The fundamentals section of the CellML specification introduces some concepts that are used throughout the entire language, and defines rules that are referenced in all or many of the other parts of the specification. These include the definition of names in CellML and recommended practice for the use of namespaces in CellML.
The most common use of a CellML identifier is the name attribute required on many basic elements in CellML. The value of this attribute can be used to reference that element from elsewhere in the model definition or from another model definition altogether. An object's name can generally be thought of as a unique identifier for that object. Although the XML specification defines a mechanism for specifying that the value of an attribute is unique across an entire document (with the ID attribute type), we choose not to make use of that functionality because an object's name need only be unique across its own class of objects.
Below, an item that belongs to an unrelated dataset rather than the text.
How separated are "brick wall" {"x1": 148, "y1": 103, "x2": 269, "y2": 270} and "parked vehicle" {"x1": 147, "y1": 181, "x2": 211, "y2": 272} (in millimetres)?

The generation of computer code for running simulations is one of the target applications for CellML. The value of an object's name attribute is intended to be a suitable name for the same object when it is represented in computer code. For this reason, CellML identifiers must consist of only alphanumeric characters and the underscore character ("_") and are subject to some additional constraints outlined below. These names will generally not be the most effective way of identifying the object to humans working with CellML models, as it is not possible to include whitespace or formatting. More human readable names can be defined and associated with CellML objects using the metadata functionality introduced in Section 8.
The XML specification is based on the Unicode standard, which defines a scheme for 16 bit character encoding. Thus it is possible to include, for instance, Japanese characters in a valid XML document. In the interests of making the code generation process as convenient as possible for those using mainstream programming languages, CellML identifiers are subject to the following constraints:
- An identifier must consist only of alphanumeric characters from the US-ASCII character set and underscore characters,
- An identifier must start with a letter or underscore,
- If an identifier starts with an underscore, then the second character must be a letter.
Convenient code generation is also the reason why colons, periods, and hyphens may not appear in CellML identifier. CellML identifiers are case sensitive: a variable with an identifier of ABC is different from a variable with an identifier of abc .
The specification of a valid CellML identifier is identical to the definition of a valid object name in SBML. This should simplify the process of translating model definitions between the two languages.
Namespaces in XML is a companion specification to the main XML specification. It provides a facility for associating the elements and/or attributes in all or part of a document with a particular schema, as indicated by a Uniform Resource Identifier (URI). The key aspect of the URI is that it is unique. The value of the URI need not have anything to do with the XML document that uses it, although typically it would be a good location for the XML Schema or DTD that defines the rules for the document type. The URI may be mapped to a prefix, which may then be used in front of element and attribute names, separated by a colon. If not mapped to a prefix, the URI sets the default schema for the current element and all of its children.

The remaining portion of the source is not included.